上記第2の下レベリングロール8bにおいては、幅方向中央部21の幅は板材Pの幅、材質や熱処理等に応じて変化させる必要があるため、板材Pの種類毎に対応する第2の下レベリングロール8bを準備して交換する必要があり、極めて煩雑である。
【0042】
そこで、本実施形態では、第2の下レベリングロール8bの幅方向中央部21の幅を可変とし、板材Pの幅、材質や熱処理等の変化に対応できるようにする。具体的には、
図6に示すように、幅方向中央部21の直径と同じ直径を有するリング23を取り付けられるようにして、実質的に幅方向中央部21の幅を調節できるようにする。リング23として幅の異なる複数のものを準備しておくことにより、種々の板材に対応することができる。
【0043】
なお、本発明は、上記実施形態に限定されることなく種々変形可能である。

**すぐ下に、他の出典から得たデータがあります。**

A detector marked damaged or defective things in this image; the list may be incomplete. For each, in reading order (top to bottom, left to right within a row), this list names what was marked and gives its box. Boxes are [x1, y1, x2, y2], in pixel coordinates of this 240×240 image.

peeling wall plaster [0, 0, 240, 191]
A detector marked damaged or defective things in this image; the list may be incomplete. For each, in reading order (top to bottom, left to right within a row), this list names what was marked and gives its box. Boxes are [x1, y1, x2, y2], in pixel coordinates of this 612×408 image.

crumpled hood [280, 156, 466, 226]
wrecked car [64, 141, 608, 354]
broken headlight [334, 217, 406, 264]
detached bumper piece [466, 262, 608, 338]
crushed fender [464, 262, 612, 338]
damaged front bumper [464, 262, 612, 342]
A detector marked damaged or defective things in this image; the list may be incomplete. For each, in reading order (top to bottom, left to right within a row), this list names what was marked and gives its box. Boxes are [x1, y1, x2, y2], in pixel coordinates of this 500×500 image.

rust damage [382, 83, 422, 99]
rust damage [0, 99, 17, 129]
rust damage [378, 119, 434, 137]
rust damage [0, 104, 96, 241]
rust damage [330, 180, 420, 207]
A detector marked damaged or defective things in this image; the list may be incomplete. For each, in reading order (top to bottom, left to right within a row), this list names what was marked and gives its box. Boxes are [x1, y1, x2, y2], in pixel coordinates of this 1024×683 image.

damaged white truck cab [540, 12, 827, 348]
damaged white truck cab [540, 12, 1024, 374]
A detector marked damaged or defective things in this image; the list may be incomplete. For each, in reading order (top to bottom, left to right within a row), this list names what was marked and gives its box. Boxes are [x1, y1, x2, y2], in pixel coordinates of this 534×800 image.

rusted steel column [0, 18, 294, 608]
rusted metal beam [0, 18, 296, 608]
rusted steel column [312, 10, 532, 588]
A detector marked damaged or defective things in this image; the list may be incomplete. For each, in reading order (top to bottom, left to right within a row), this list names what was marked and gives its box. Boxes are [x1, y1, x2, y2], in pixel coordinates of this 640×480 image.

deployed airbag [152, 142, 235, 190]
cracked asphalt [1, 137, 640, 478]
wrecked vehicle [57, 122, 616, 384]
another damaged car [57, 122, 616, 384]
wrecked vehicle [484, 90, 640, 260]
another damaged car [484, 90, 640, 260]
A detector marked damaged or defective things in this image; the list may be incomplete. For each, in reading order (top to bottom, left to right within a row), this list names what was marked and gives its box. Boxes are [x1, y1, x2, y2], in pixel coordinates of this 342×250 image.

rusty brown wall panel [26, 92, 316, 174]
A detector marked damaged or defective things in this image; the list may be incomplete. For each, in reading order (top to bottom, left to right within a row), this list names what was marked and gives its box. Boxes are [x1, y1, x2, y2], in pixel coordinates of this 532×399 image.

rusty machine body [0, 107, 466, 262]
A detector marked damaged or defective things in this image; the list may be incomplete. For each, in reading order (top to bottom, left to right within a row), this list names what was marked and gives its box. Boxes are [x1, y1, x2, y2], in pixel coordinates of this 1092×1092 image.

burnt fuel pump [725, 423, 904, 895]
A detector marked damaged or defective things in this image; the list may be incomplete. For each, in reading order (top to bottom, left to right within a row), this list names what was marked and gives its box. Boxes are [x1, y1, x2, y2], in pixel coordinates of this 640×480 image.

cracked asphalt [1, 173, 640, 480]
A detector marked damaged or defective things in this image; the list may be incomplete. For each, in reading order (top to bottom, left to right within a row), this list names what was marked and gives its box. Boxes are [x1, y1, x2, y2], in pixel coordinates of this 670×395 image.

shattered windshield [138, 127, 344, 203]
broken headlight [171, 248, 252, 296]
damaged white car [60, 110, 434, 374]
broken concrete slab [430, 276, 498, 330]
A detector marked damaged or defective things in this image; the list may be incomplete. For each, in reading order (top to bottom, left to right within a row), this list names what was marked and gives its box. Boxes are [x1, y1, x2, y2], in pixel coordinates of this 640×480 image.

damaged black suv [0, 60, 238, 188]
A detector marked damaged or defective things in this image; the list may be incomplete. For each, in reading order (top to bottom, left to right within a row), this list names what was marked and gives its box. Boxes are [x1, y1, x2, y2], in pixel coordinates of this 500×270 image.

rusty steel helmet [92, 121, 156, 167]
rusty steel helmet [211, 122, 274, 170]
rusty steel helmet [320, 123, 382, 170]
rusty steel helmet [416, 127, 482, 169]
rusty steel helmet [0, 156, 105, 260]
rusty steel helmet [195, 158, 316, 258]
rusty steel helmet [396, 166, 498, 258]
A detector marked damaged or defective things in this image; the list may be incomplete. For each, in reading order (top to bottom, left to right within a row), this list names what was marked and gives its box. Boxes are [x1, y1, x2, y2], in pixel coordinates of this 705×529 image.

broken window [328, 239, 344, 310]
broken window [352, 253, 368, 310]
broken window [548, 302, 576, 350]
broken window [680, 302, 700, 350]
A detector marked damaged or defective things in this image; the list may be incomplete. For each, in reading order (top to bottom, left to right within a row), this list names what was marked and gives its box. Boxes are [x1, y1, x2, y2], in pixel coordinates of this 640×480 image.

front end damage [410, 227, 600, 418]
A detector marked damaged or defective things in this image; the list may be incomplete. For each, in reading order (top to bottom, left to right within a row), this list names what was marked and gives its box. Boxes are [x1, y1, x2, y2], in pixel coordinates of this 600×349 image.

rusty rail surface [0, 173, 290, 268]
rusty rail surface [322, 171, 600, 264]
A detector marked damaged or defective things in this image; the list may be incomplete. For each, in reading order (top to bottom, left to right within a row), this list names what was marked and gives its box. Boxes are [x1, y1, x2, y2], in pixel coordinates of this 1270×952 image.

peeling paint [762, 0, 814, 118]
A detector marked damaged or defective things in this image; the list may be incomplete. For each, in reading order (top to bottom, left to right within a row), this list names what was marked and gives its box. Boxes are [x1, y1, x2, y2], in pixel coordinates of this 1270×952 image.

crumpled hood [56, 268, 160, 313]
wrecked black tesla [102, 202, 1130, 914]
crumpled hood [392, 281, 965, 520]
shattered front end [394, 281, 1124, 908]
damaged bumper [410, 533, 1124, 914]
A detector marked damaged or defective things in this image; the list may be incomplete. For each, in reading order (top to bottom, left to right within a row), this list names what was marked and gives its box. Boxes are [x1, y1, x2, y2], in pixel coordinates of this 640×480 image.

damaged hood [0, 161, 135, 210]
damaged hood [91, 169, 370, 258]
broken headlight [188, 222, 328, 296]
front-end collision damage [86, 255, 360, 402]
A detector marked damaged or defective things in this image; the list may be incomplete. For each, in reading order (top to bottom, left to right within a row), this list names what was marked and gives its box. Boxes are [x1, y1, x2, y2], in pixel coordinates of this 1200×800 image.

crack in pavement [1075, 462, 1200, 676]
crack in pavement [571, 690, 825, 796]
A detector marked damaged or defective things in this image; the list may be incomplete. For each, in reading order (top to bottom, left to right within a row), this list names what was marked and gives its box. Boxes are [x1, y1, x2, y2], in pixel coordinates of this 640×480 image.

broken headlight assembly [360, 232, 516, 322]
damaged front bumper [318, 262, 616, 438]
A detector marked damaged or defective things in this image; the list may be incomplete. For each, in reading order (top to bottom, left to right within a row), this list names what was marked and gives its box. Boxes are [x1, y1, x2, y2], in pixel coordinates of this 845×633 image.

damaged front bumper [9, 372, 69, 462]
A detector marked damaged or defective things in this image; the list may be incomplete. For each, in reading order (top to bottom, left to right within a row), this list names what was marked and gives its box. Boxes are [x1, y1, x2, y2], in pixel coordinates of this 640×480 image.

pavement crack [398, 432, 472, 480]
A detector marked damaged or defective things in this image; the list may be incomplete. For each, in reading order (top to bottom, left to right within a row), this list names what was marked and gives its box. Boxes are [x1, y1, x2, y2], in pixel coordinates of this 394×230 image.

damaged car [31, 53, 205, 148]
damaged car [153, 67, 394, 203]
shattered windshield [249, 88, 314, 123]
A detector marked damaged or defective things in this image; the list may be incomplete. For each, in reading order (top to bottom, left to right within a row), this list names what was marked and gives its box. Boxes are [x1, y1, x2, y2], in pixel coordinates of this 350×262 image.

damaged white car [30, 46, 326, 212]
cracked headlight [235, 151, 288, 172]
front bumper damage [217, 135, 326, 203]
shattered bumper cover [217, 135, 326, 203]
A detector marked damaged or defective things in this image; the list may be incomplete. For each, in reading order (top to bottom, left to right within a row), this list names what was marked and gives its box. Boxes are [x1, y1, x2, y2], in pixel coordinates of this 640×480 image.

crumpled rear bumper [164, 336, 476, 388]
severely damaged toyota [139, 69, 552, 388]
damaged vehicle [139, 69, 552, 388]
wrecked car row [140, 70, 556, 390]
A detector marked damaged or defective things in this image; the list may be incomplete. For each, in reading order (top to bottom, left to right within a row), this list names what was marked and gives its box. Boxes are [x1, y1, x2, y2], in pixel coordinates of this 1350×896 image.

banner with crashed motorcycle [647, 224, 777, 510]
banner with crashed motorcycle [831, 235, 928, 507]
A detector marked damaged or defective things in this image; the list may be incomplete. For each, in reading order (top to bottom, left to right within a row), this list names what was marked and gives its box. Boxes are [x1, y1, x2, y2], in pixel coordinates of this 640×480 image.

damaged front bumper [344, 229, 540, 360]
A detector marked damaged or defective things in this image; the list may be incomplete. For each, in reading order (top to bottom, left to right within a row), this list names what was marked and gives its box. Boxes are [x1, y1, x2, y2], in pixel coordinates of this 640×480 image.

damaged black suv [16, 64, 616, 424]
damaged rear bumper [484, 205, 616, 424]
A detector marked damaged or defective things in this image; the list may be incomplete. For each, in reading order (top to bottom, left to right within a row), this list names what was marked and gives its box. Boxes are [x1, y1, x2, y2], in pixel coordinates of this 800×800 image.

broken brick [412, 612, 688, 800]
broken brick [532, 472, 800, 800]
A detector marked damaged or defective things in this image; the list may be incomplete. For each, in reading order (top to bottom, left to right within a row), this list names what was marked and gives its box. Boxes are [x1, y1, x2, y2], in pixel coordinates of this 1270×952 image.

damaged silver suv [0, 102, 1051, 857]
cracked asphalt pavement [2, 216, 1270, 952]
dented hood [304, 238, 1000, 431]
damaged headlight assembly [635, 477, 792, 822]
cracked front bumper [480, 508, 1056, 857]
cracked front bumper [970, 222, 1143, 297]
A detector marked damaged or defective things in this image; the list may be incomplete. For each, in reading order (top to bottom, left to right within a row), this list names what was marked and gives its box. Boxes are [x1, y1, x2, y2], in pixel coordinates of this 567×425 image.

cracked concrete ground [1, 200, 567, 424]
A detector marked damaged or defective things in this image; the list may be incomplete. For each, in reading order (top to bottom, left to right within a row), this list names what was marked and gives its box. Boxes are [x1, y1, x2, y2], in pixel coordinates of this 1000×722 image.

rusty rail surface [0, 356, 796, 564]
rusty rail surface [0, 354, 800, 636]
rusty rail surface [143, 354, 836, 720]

例えば、上記実施形態では、下レベリングロールの一部を段付き構造として例を示したが、上レベリングロールを段付き構造としても構わないし、上下レベリングロールを段付き構造にしても構わない。ただし、ロール交換の容易さの観点からは、下レベリングロールを段付き構造とすることが好ましい。また、レベリングロールユニットの一方の端部から3本の下レベリングロールを段付き構造とした例を示したが、板材の板幅方向中央部の伸びを大きくすることができれば、段付き構造のレベリングロールの数は少なくとも1本あればよく、また、複数本の場合の配置も任意である。ただし、一方の端部から2本以上の下レベリングロールを段付き構造とすることにより、ロール交換の容易性を維持しつつ板材の板幅方向中央部の伸びを大きくする効果を有効に発揮することができる。また、降伏応力差の大きい板材の矯正のみを行う場合には、レベリングロールユニットの両方の端部のレベリングロール(上レベリングロールまたは下レベリングロールまたはそれら両方)が段付き構造であってもよい。
【0044】
また、上記実施形態では、上下に配置されたレベリングロールの数を合計で9本としたローラレベラを用いた例を示したが、レベリングロールの数はこれに限るものではない。また上レベリングロールを圧下シリンダで圧下して板材の形状を矯正する場合について示したが、下レベリングロールを圧下シリンダで圧下して板材を矯正するようにしてもよい。
【符号の説明】
【0045】
1;ハウジング
2;上フレーム
3;下フレーム
4a,4b;圧下シリンダ
5;上ロールフレーム
6;上レベリングロール
7;上バックアップロール
8a;第1の下レベリングロール
8b;第2の下レベリングロール
9;下バックアップロール
10;下ロールフレーム
15;駆動機構
20;レベリングロールユニット
21;幅方向中央部
22;幅方向端部
23;リング
30;制御装置
100;ローラレベラ
P;板材(被矯正材)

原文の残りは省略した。